*AIM*.
Reproduce the passage of the court decision starting at "The only question" and ending at "of Tiwi, Albay.".

*GIVEN TEXT*.
SECOND DIVISION

G.R. No. 155508             September 11, 2006

HEIRS OF PEDRO CLEMEÑA Y ZURBANO, petitioners,
vs.
HEIRS OF IRENE B. BIEN, respondents.

D E C I S I O N

CORONA, J.:

The only question presented in this petition for review on certiorari1 is whether petitioners, the heirs of Pedro Clemeña y Zurbano, should be made to pay respondents, the heirs of Irene B. Bien, compensatory damages for depriving them of the owner's share of the harvest from a tract of riceland in Bolo, Municipality of Tiwi, Albay.

This piece of land, described in Tax Declaration No. 5299 (TD 5299) as having a surface area of more or less 20,644 square meters, was one of three lots2 involved in two consolidated cases3 for recovery of possession and ownership filed in the 1940s by respondents' predecessor Irene Bien (through her attorney-in-fact Gregorio Clemeña) against petitioners'

predecessor Pedro Clemeña y Zurbano. The pertinent averments in Irene Bien's complaint read:

[T]he plaintiff is x x x the absolute owner of a parcel of land situated in the province of Albay described and limited as follows:

"Una parcela de terreno arrozal en el sitio de Bolo, Municipio de Tiwi, Provincia de Albay, con una extension superficial de 20,644 metros cuadrados poco mas o menos, lindante al Norte - Eulalio Copino y Esteban Bobis; al Este – Pedro Clemeña y Conde; al Sur Canal de Ragadio y Valentina Conde; y al Oeste – Marcial Copino, Pedro Clemeña y Valentina Conde.

Declared as Tax No. 5299 and assessed at P310.00"

[T]he plaintiff acquired the above parcel of land by purchase from Victoriano Napa as per deed of sale in her favor x x x; and the said Victoriano Napa in turn acquired the same by purchase from Francisco Barrameda who also bought the said land from the administrator of the estate of Pedro Clemeña y Conde which sale had been duly authorized and approved by this Honorable Court in Civil Case No. 3410-In re The Estate of Pedro Clemeña y Conde x x x;

[T]he defendant ever since he was removed as administrator of the Estate of Pedro Clemeña y Conde in the year 1939 deliberately continued to occupy and usurp the possession and use of the above described parcel of land x x x, and has ever since refused to relinquish the possession of the same to the lawful owner thereof notwithstanding the fact that he has no right or any color of title over the said land;

[B]y reason of this unlawful occupation and usurpation by the defendant, the plaintiff will suffer damages and in fact has suffered damages beginning this October 1943 harvest at the rate of 25 cavans of palay per harvest or 50 cavans yearly x x x4

In his answer, Pedro Clemeña y Zurbano alleged that the land was his and that it was in his exclusive possession.5 His claim of ownership was similarly based on a sale by the estate of the late Pedro Clemeña y Conde to his predecessor-in-interest.

*Excerpts of bounding box data*.
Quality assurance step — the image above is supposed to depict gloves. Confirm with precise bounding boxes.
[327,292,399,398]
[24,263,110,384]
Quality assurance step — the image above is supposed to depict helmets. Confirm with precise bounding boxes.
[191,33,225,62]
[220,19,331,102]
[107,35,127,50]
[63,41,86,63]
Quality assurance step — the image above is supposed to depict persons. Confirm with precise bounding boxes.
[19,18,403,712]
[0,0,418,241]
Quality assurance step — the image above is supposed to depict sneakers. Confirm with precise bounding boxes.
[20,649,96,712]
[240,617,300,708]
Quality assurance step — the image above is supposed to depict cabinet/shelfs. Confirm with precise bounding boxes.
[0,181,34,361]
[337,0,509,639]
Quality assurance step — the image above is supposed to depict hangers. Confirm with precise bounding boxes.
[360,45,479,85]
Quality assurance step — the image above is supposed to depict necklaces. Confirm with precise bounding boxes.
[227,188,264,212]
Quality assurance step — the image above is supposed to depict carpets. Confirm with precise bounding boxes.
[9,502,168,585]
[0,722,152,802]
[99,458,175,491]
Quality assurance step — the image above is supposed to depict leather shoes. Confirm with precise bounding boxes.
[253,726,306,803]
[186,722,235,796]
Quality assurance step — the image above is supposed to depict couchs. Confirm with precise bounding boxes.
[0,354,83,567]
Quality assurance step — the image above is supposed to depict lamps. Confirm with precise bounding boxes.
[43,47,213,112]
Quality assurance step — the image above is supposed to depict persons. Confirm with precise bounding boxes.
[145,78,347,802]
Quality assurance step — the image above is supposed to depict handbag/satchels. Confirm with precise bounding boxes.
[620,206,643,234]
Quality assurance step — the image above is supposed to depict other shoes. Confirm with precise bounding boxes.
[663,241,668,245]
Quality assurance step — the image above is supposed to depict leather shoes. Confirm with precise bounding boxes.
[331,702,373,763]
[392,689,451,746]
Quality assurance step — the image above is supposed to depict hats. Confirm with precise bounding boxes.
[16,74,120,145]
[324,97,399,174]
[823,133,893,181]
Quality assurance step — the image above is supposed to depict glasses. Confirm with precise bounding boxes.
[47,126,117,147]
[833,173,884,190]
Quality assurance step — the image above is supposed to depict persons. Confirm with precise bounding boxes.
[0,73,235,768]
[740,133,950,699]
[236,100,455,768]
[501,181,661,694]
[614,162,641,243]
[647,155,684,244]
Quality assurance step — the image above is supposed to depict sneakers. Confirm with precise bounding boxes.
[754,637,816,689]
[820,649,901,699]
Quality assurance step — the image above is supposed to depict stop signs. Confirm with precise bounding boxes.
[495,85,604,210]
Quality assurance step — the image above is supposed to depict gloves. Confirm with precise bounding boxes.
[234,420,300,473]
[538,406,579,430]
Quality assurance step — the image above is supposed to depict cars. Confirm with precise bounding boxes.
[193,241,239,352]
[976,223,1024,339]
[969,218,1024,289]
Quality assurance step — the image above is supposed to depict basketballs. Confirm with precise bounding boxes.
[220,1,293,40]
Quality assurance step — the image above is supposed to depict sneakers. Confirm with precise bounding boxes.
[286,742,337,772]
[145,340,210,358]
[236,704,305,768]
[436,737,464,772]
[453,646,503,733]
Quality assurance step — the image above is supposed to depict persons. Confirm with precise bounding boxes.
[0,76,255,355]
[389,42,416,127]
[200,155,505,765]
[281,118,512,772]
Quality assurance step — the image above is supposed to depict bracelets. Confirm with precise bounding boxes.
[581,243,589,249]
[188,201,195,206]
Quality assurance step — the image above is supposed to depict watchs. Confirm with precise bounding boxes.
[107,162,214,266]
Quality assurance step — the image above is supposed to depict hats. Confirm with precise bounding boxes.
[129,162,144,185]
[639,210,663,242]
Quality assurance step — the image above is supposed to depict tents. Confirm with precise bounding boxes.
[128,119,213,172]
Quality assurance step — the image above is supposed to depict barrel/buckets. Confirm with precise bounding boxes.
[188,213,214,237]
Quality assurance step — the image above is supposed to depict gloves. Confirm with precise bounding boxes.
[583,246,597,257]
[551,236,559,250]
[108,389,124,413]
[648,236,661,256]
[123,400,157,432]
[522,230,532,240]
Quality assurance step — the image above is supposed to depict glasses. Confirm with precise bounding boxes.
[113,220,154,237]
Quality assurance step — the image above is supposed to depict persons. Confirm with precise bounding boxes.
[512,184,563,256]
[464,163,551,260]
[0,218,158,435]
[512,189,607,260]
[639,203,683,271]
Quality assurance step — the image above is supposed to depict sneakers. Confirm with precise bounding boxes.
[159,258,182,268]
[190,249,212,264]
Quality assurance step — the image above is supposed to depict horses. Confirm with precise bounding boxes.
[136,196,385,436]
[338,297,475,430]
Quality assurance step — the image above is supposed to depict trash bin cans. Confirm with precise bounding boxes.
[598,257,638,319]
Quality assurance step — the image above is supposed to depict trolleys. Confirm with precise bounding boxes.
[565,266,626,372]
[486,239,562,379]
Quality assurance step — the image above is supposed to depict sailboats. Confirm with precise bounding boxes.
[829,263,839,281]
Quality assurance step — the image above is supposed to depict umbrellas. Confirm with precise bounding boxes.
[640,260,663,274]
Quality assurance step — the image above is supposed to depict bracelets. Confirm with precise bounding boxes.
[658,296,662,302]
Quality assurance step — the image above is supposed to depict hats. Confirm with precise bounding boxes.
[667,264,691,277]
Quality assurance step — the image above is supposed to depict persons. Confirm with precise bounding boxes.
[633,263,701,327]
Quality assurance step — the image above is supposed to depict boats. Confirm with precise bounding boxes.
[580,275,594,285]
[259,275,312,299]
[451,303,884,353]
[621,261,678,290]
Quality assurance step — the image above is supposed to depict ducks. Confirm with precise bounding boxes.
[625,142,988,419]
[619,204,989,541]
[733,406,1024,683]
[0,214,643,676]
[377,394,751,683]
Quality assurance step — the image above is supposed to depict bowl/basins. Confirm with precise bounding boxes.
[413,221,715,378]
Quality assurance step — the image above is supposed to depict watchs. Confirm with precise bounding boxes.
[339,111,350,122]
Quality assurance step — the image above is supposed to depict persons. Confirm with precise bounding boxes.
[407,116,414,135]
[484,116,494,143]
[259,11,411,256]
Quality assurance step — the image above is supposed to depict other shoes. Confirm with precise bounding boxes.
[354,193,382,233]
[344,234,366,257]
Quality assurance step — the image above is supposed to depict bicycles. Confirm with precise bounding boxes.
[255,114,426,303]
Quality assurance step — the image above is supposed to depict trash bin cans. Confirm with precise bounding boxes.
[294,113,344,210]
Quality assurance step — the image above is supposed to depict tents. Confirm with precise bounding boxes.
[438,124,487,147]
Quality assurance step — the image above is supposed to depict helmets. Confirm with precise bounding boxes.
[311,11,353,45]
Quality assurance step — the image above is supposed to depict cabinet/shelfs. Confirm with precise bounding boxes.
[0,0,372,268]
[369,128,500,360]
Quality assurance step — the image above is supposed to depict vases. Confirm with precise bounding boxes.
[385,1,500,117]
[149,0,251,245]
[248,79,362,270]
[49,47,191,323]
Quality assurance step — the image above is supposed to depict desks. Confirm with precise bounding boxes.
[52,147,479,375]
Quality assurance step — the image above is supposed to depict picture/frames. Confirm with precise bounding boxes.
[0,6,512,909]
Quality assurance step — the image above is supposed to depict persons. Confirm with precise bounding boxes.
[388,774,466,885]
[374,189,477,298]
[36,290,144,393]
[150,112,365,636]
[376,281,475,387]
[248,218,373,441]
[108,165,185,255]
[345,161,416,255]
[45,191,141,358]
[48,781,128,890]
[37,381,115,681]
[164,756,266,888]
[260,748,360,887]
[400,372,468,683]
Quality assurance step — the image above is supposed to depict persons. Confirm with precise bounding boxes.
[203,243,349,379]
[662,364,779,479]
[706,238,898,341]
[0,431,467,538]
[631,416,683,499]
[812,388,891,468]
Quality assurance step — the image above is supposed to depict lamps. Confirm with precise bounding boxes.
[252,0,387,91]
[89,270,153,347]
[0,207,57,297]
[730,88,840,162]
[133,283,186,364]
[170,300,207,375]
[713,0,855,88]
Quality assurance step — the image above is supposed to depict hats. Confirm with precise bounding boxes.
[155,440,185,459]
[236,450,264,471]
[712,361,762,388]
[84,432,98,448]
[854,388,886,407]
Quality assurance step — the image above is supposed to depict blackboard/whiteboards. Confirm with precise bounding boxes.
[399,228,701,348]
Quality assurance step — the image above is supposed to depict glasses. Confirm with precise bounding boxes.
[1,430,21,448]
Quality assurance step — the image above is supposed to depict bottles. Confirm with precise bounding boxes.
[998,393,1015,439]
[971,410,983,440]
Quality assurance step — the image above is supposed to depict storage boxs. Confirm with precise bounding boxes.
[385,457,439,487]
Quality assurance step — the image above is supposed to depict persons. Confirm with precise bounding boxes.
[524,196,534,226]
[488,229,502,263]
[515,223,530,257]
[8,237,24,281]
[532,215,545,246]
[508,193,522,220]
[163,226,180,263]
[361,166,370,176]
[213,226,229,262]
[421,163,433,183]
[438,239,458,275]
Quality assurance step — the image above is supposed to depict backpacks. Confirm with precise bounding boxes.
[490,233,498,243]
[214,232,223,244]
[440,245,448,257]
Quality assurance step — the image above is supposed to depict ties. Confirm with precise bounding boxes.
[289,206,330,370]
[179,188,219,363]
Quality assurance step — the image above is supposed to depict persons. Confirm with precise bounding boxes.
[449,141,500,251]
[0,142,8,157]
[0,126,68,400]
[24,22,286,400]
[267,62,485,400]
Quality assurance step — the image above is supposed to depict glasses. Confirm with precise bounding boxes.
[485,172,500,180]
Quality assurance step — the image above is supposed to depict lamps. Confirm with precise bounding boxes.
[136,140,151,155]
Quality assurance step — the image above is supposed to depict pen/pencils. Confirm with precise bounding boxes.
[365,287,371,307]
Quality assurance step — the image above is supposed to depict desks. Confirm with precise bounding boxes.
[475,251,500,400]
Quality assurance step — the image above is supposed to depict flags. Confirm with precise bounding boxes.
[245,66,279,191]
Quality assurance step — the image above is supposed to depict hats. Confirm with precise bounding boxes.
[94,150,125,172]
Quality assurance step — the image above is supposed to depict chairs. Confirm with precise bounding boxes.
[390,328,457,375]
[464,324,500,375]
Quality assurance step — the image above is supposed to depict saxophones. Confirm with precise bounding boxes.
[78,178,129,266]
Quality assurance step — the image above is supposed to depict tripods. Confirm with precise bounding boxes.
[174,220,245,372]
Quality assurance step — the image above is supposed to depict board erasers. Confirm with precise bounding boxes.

*RESPONSE FOR THIS EXERCISE*.
The only question presented in this petition for review on certiorari1 is whether petitioners, the heirs of Pedro Clemeña y Zurbano, should be made to pay respondents, the heirs of Irene B. Bien, compensatory damages for depriving them of the owner's share of the harvest from a tract of riceland in Bolo, Municipality of Tiwi, Albay.